Data Cleaning#
import numpy as np
import pandas as pd
# import original data
health = pd.read_csv('data/CitieSHealth_BCN_DATA_PanelStudy_20220414.csv')
np.shape(health)
(3348, 95)
# The list of variables that we are intersted in
variables = ['no2bcn_24h', 'pm25bcn','BCμg','performance',
'occurrence_mental', 'bienestar', 'estres', 'sueno',
'gender', 'dieta', 'alcohol','drogas', 'education',
'access_greenbluespaces_300mbuff','smoke', 'age_yrs']
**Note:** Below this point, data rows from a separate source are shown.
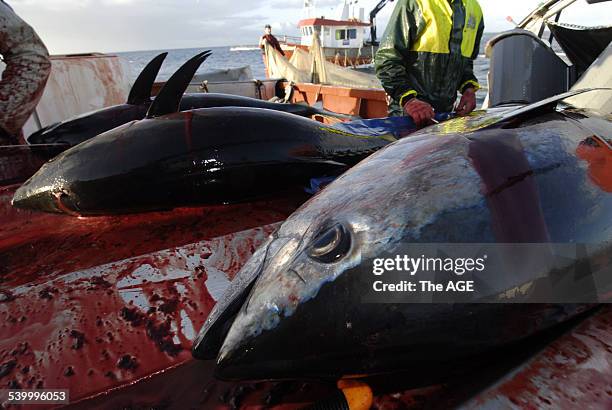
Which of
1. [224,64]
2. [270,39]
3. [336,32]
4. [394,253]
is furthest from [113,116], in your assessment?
[224,64]

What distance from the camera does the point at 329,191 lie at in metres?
1.58

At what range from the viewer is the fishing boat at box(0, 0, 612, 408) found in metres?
1.21

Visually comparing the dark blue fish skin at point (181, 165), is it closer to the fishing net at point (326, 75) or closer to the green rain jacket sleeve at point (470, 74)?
the green rain jacket sleeve at point (470, 74)

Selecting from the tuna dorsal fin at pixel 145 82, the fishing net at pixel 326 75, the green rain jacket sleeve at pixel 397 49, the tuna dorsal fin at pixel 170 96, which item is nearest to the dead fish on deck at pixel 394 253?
the tuna dorsal fin at pixel 170 96

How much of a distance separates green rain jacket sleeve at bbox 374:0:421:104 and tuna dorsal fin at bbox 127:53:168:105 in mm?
2181

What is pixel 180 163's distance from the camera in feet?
8.45

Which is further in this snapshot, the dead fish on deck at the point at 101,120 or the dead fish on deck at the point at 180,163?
the dead fish on deck at the point at 101,120

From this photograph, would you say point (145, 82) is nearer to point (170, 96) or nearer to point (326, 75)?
point (170, 96)

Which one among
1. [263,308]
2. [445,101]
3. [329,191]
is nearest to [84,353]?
[263,308]

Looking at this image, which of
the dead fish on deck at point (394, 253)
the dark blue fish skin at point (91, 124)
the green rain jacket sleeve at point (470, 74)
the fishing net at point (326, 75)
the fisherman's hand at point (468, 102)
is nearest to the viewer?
the dead fish on deck at point (394, 253)

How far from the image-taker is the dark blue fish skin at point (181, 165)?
2527mm

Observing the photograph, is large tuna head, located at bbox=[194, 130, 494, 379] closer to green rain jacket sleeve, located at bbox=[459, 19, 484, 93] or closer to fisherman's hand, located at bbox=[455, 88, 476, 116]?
fisherman's hand, located at bbox=[455, 88, 476, 116]

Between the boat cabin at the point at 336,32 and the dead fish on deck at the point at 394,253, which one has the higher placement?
the boat cabin at the point at 336,32

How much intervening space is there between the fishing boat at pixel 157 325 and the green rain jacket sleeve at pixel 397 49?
1652mm
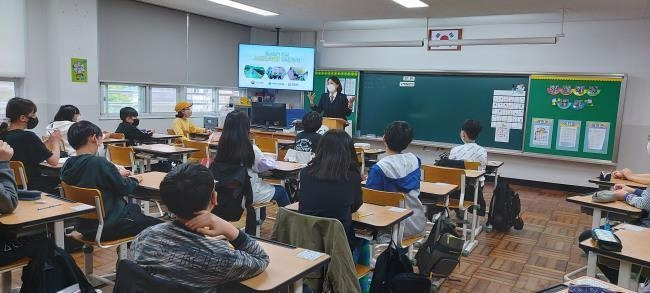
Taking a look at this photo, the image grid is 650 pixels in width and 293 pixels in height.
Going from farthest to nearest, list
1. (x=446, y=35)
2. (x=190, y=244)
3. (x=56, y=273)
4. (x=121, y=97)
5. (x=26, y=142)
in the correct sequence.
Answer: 1. (x=446, y=35)
2. (x=121, y=97)
3. (x=26, y=142)
4. (x=56, y=273)
5. (x=190, y=244)

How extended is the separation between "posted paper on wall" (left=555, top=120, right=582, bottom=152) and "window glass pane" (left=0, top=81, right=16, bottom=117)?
25.2 ft

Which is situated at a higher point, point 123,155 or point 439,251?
point 123,155

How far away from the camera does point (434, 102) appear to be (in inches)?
314

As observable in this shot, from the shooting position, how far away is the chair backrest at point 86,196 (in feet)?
8.37

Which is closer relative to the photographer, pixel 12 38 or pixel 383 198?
pixel 383 198

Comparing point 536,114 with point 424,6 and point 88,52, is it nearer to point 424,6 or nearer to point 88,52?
point 424,6

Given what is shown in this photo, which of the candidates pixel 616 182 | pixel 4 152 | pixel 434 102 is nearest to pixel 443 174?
pixel 616 182

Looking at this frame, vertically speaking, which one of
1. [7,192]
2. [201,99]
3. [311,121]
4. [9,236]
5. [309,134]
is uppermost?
[201,99]

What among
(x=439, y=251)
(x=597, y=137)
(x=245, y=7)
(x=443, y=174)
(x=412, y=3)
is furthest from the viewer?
(x=245, y=7)

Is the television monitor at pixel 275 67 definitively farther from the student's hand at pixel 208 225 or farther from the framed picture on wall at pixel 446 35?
the student's hand at pixel 208 225

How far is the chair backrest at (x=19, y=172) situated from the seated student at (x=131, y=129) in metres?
2.46

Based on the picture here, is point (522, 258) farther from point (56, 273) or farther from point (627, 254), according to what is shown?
point (56, 273)

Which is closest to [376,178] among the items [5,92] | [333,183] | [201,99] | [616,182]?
[333,183]

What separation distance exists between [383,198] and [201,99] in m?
6.41
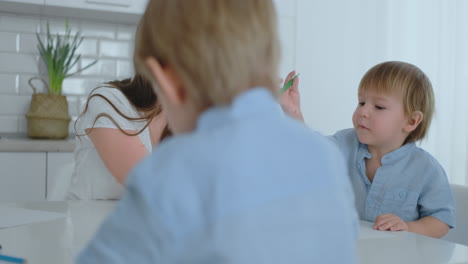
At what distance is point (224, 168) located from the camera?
466 mm

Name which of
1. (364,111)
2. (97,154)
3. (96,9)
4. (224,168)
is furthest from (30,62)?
(224,168)

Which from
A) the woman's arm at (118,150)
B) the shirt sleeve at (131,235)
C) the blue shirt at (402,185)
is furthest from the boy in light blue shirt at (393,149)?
the shirt sleeve at (131,235)

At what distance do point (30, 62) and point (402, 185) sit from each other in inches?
83.4

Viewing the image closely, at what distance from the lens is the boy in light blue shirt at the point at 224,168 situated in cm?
46

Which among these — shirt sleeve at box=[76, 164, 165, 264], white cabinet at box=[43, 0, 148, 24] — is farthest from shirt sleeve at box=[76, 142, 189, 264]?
white cabinet at box=[43, 0, 148, 24]

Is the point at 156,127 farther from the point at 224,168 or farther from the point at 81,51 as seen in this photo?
the point at 81,51

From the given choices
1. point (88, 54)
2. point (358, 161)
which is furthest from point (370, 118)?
point (88, 54)

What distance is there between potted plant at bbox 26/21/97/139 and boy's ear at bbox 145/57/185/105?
232 cm

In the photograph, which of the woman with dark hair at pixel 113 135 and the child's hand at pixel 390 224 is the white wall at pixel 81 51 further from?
the child's hand at pixel 390 224

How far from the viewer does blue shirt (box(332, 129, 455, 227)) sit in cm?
150

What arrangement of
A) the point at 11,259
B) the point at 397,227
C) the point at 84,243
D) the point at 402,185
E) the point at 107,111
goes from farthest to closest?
the point at 402,185
the point at 107,111
the point at 397,227
the point at 84,243
the point at 11,259

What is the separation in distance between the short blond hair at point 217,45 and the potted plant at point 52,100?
2.33m

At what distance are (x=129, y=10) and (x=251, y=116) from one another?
7.83ft

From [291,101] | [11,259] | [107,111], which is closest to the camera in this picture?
[11,259]
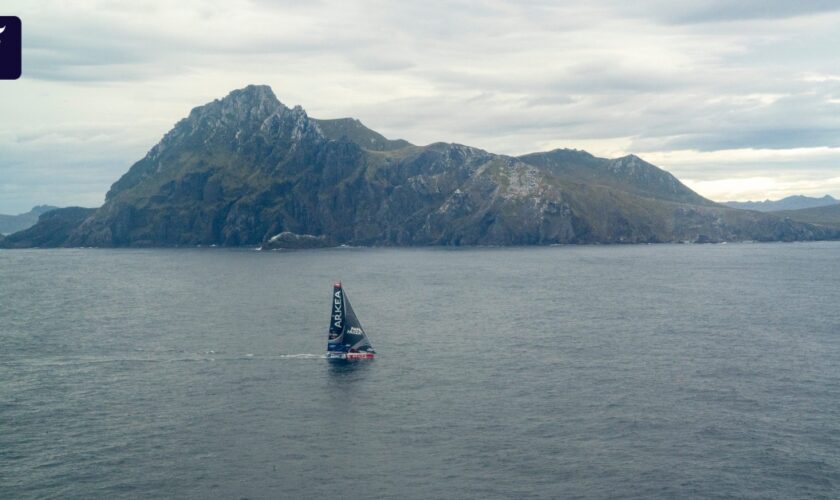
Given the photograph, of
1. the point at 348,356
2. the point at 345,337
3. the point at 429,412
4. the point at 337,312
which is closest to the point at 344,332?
the point at 345,337

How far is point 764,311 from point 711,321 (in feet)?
76.3

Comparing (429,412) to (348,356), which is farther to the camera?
(348,356)

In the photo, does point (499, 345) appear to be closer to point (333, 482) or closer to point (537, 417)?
point (537, 417)

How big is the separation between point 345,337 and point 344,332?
33.9 inches

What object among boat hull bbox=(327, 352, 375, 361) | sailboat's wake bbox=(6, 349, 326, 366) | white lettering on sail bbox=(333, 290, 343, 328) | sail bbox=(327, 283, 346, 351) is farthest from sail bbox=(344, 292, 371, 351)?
sailboat's wake bbox=(6, 349, 326, 366)

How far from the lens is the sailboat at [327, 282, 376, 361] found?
125 meters

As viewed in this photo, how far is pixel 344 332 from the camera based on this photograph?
411 feet

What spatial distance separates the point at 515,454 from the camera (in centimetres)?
7806

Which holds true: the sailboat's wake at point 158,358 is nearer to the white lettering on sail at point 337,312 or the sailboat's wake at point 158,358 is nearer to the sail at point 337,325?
the sail at point 337,325

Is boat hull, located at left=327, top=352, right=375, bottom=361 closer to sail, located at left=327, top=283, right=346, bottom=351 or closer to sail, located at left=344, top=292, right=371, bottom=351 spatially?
sail, located at left=327, top=283, right=346, bottom=351

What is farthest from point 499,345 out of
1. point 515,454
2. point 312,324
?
point 515,454

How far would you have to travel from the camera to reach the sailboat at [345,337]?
12456 centimetres

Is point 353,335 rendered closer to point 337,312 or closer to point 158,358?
point 337,312

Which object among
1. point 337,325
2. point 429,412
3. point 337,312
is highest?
point 337,312
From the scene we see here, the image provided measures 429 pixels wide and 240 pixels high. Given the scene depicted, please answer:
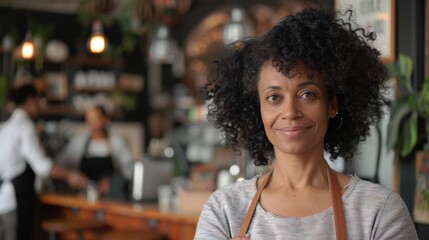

renamed_variables = {'no2bcn_24h':'no2', 'pm25bcn':'pm25', 'BCμg':'black carbon',
'bienestar': 'wellbeing', 'estres':'stress', 'sueno':'sleep quality',
'dieta':'diet', 'drogas':'drug_use', 'age_yrs':'age',
'access_greenbluespaces_300mbuff': 'access_greenbluespaces'}
health_clean = (
health
.loc[:, variables]
.convert_dtypes() #automatically convert variable type
.rename(columns = renamed_variables)
.round(2)
.dropna()
)
health_clean.shape
(2221, 16)
health_clean['gender'].value_counts()
Mujer 1588
Hombre 628
Otra 5
Name: gender, dtype: Int64
health_clean['education'].value_counts()
Universitario 1879
Bachillerato 300
Primario o menos 42
Name: education, dtype: Int64
# translate some non-English contents
health_clean = health_clean.replace({'gender':{'Mujer':'Female', 'Hombre':'Male', 'Otra':'Other'},
'education':{'Universitario':'university',
'Bachillerato':'baccalaureate',
'Primario o menos':'primary or less'}})
# Omit 'Other' in gender column since the sample size for other was too small
health_clean = health_clean[health_clean['gender'] != 'Other']
health_clean.shape
(2216, 16)
health_clean.head()
| no2 | pm25 | black carbon | performance | occurrence_mental | wellbeing | stress | sleep quality | gender | diet | alcohol | drug_use | education | access_greenbluespaces | smoke | age | |
|---|---|---|---|---|---|---|---|---|---|---|---|---|---|---|---|---|
| 1 | 28.54 | 8.16 | 0.5 | 51.24 | 2 | 8 | 5 | 8 | Female | Yes | No | No | university | Yes | No | 37 |
| 2 | 44.51 | 13.38 | 1.51 | 56.01 | 10 | 9 | 8 | 9 | Female | Yes | Yes | No | university | Yes | Yes | 28 |
| 3 | 33.81 | 16.53 | 1.17 | 58.18 | 14 | 3 | 5 | 2 | Female | Yes | No | No | university | Yes | No | 29 |
| 4 | 37.86 | 15.67 | 1.21 | 71.48 | 12 | 9 | 6 | 2 | Female | No | Yes | No | university | Yes | No | 33 |
| 6 | 37.82 | 18.45 | 1.56 | 46.05 | 9 | 3 | 5 | 10 | Female | Yes | Yes | No | baccalaureate | No | No | 45 |
# save the file after cleaning
health_clean.to_csv('data/CitieSHealth_BCN_DATA_PanelStudy_20220414_Clean.csv', index=False)